GOAL OF THE EXERCISE
Extract every line in the entries that contains the string "AFCCC", with case counting.

DATA FOR REVIEW
__________________________________________________
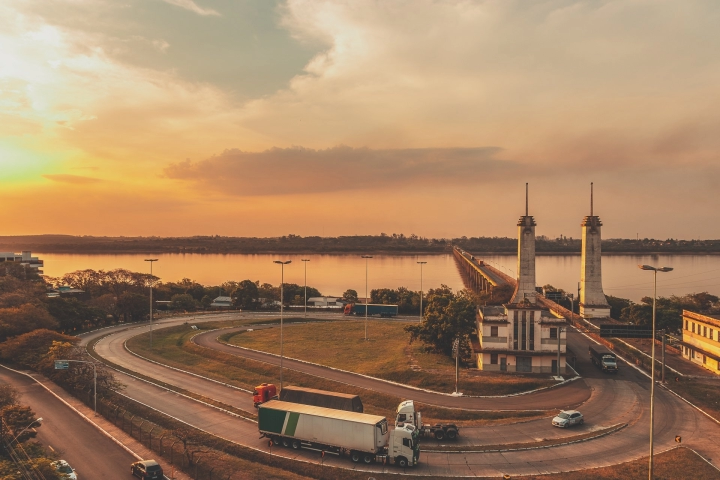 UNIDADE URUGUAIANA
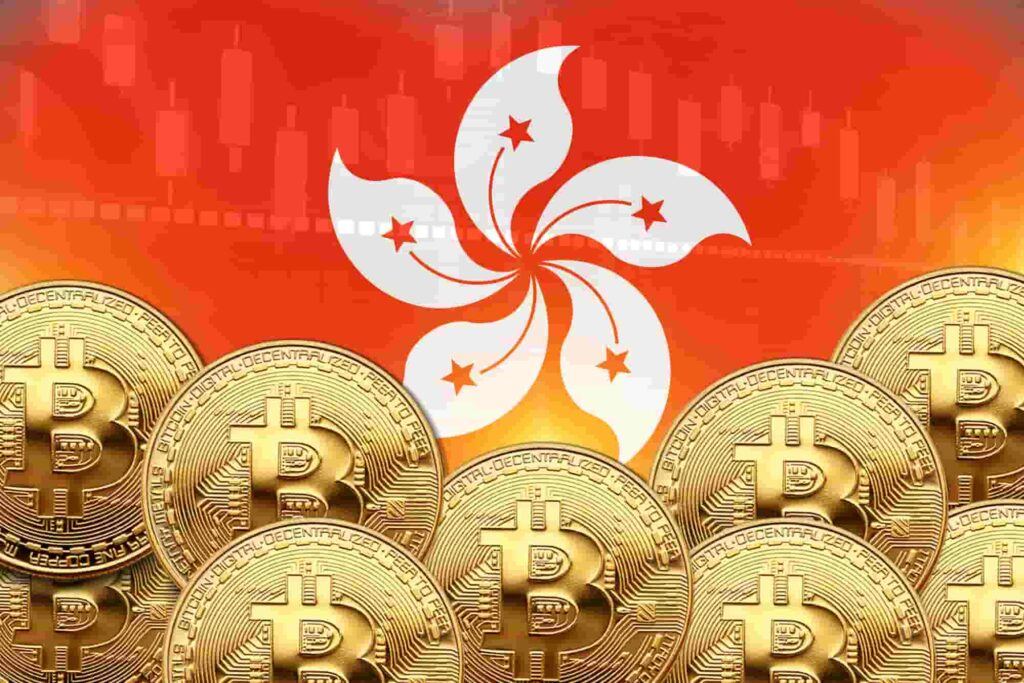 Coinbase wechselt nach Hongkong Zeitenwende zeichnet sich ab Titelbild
__________________________________________________
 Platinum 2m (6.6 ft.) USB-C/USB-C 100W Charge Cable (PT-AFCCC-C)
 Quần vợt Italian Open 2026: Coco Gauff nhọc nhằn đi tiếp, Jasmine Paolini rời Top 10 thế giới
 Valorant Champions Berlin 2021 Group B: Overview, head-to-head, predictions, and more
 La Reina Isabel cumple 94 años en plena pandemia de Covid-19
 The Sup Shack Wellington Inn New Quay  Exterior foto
__________________________________________________
WRITTEN SOLUTION
 Platinum 2m (6.6 ft.) USB-C/USB-C 100W Charge Cable (PT-AFCCC-C)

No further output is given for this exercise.